The problem I have discovered is that
AnnotationVisitor.visit(String name, Object value)
is being called with incorrect value objects. According to the specification,
name is the name of the primitive value of the annotation with the given value.
As the specification states, value must be of a primitive type. However, I
have found that array types are being passed into this method, so that the type
of value is "int[" or rather,
value.getClass().getComponentType() returns int.class. I believe the proper
way to have an AnnotationVisitor visit an array value is to call
visitArray(name) and have the AnnotationVisitor that is returned visit the
array values in order.
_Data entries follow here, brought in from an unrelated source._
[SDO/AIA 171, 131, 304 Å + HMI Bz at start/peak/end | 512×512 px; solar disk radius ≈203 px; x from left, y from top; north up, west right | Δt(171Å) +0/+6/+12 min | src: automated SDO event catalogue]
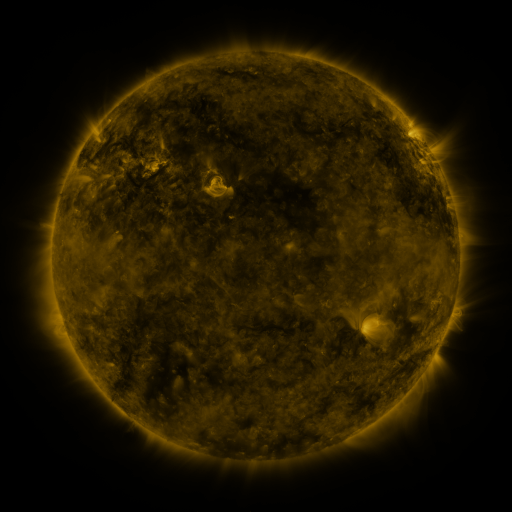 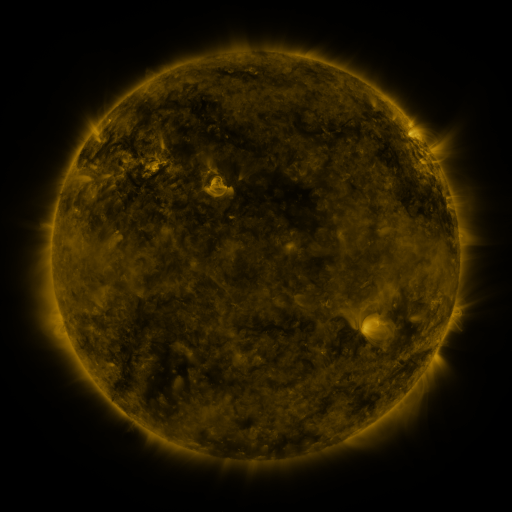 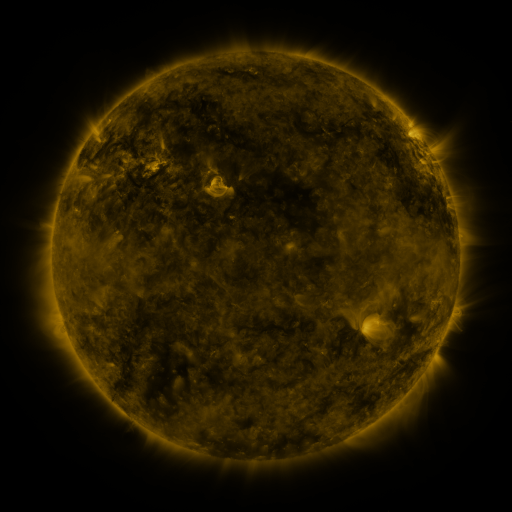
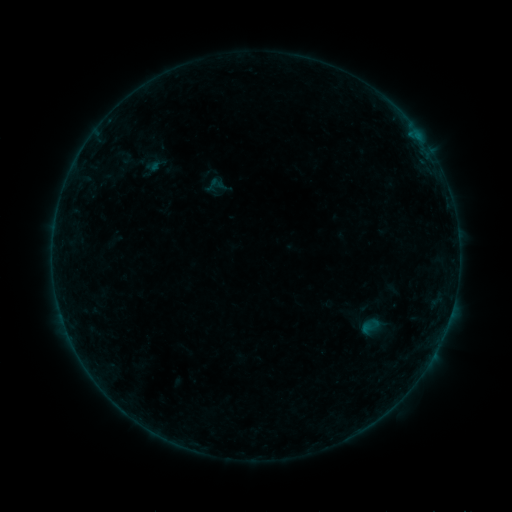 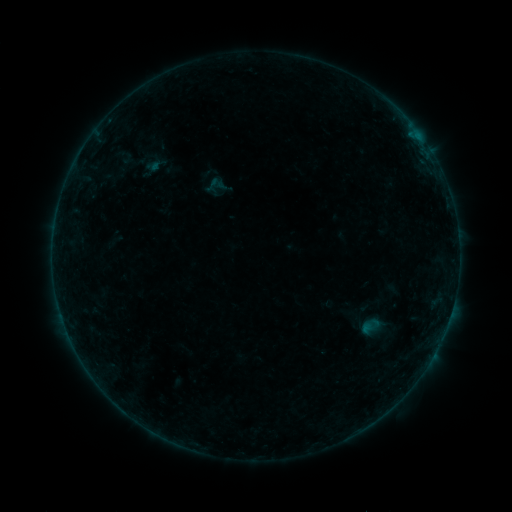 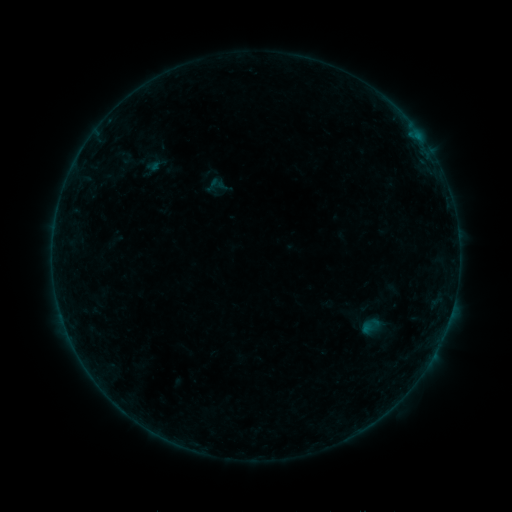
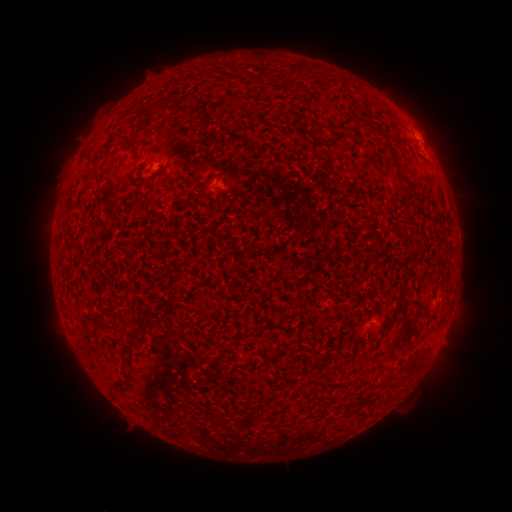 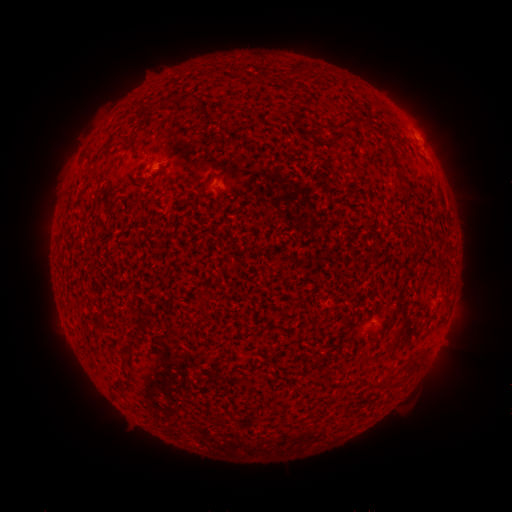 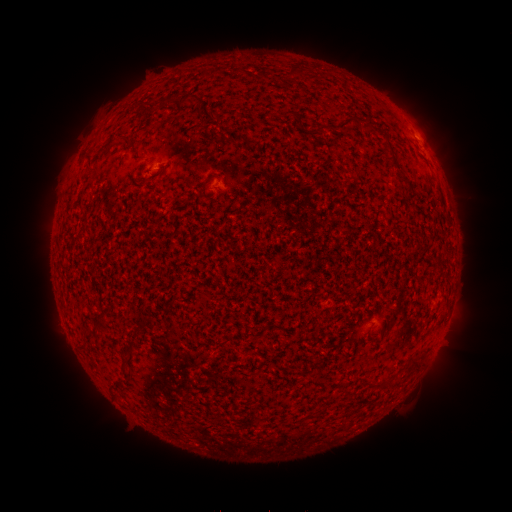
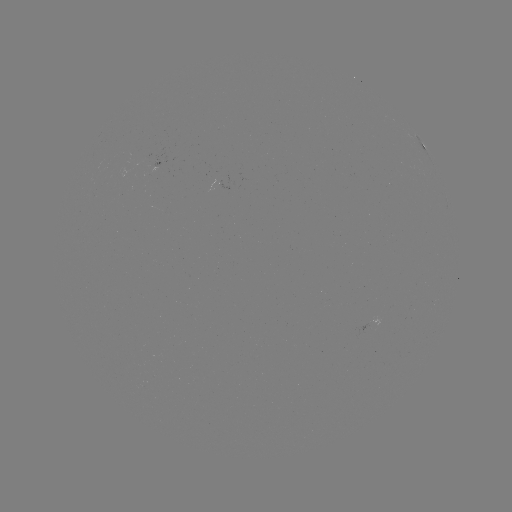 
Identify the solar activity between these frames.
B1.0 flare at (418, 137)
Looking at ClassReader.java (from version 2.2.2, I
believe, but I have discovered the same flaw in the 3.0_RC1 distribution), in
readAnnotationValue(...), the last case after primitives, enum, class tokens
and annotations, is array values, which are special cased depending on the base
type of the array as follows:
case '[': // array_value
int size = readUnsignedShort(v);
v += 2;
if (size == 0) {
av.visitArray(name).visitEnd();
return v;
}
switch (readByte(v++)) {
case 'B':
byte[] bv = new byte[size];
for (i = 0; i < size; i++) {
bv[i] = (byte) readInt(items[readUnsignedShort(v)]);
v += 3;
}
av.visit(name, bv);
--v;
break;
// ... extra cases ...
default:
v--;
AnnotationVisitor aav = av.visitArray(name);
for (i = size; i > 0; --i) {
v = readAnnotationValue(v, buf, null, aav);
}
aav.visitEnd();
Here, bv is clearly of type byte[], rather than of the primitive type byte.
The 0-element array case is handled correctly. I believe the default in the
switch statement is what should be called for all arrays, and I'm not sure what
the other cases are doing, since they all should be doing exactly what the
default case is doing. Or am I misunderstanding something in the documentation?